Connections of Berry and Hannay type for moving Lagrangian submanifolds

Abstract

Berry's phase is the holonomy of the natural connection on the canonical circle bundle over projectivized quantum Hilbert space. Given a symplectic manifold P, a classical limit of this phase is constructed as the holonomy of a Berry connection over a finite-codimensional isodrastic foliation (defined by constancy of action integrals) on the space of lagrangian submanifolds in P equipped with smooth densities of total measure 1. If the densities are determined by a Kähler metric compatible with the symplectic structure, the curvature of the Berry connection at the lagrangian submanifold L is given by a simple formula involving curvature of L. In particular, the Berry connection defines a homotopy invariant for isodrastic loops of minimal lagrangian submanifolds in a simply connected Kähler manifold.
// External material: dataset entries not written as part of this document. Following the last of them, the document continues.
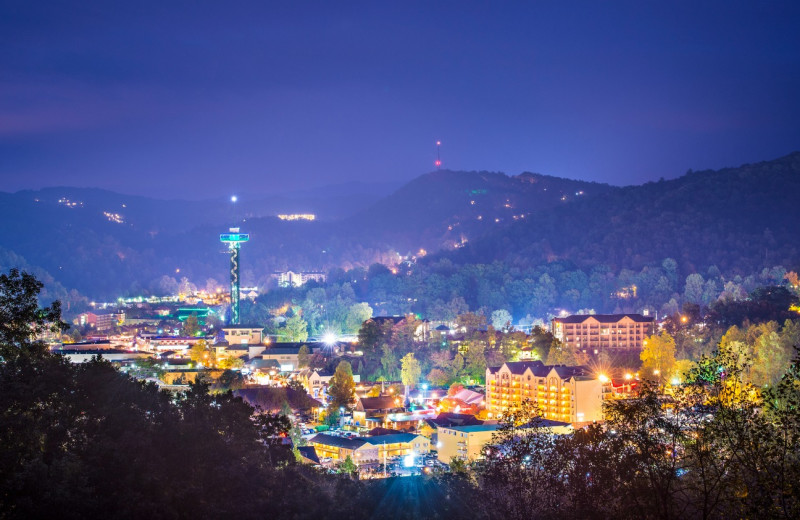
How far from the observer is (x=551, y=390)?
23.7 meters

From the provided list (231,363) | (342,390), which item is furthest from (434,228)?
(342,390)

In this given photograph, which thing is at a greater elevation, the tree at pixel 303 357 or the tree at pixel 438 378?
the tree at pixel 303 357

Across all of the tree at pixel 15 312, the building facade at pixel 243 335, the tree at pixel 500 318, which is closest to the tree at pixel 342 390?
the building facade at pixel 243 335

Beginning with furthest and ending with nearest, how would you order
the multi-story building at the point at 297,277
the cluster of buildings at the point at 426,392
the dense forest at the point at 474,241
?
1. the multi-story building at the point at 297,277
2. the dense forest at the point at 474,241
3. the cluster of buildings at the point at 426,392

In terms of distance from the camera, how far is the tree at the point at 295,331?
43906 mm

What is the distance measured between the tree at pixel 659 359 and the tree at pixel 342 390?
9.07m

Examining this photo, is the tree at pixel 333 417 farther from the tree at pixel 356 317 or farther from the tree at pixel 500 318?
the tree at pixel 500 318

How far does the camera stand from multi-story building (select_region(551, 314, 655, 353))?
35750 millimetres

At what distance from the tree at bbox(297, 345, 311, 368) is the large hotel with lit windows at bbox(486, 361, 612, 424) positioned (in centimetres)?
1032

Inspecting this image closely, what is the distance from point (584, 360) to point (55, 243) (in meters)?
61.4

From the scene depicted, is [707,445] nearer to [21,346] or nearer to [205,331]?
[21,346]

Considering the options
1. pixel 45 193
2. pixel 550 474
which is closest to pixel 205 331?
pixel 550 474

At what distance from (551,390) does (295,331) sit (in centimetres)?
2312

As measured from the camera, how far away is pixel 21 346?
984 cm
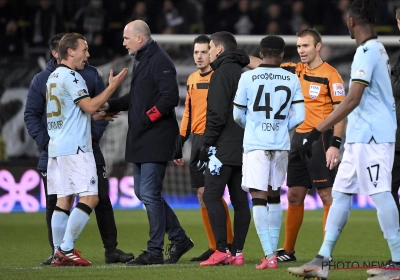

A similar invariant constructed by the author for loops of symplectomorphisms is also a special case of the classical Berry phase. A classical analogue of Berry's phase was discovered by Hannay for moving families of completely integrable systems. Following Berry and Hannay, we interpret Hannay's angles as the holonomy of a Hannay connection on a bundle of tori over the isodrastic foliation on the space of lagrangian toral layers consisting of lagrangian tori with a flat affine structure and an extension of this structure to the first infinitesimal neighborhood. Finally, we show that the Hannay angles are the derivatives with respect to action variables of the classical Berry phase.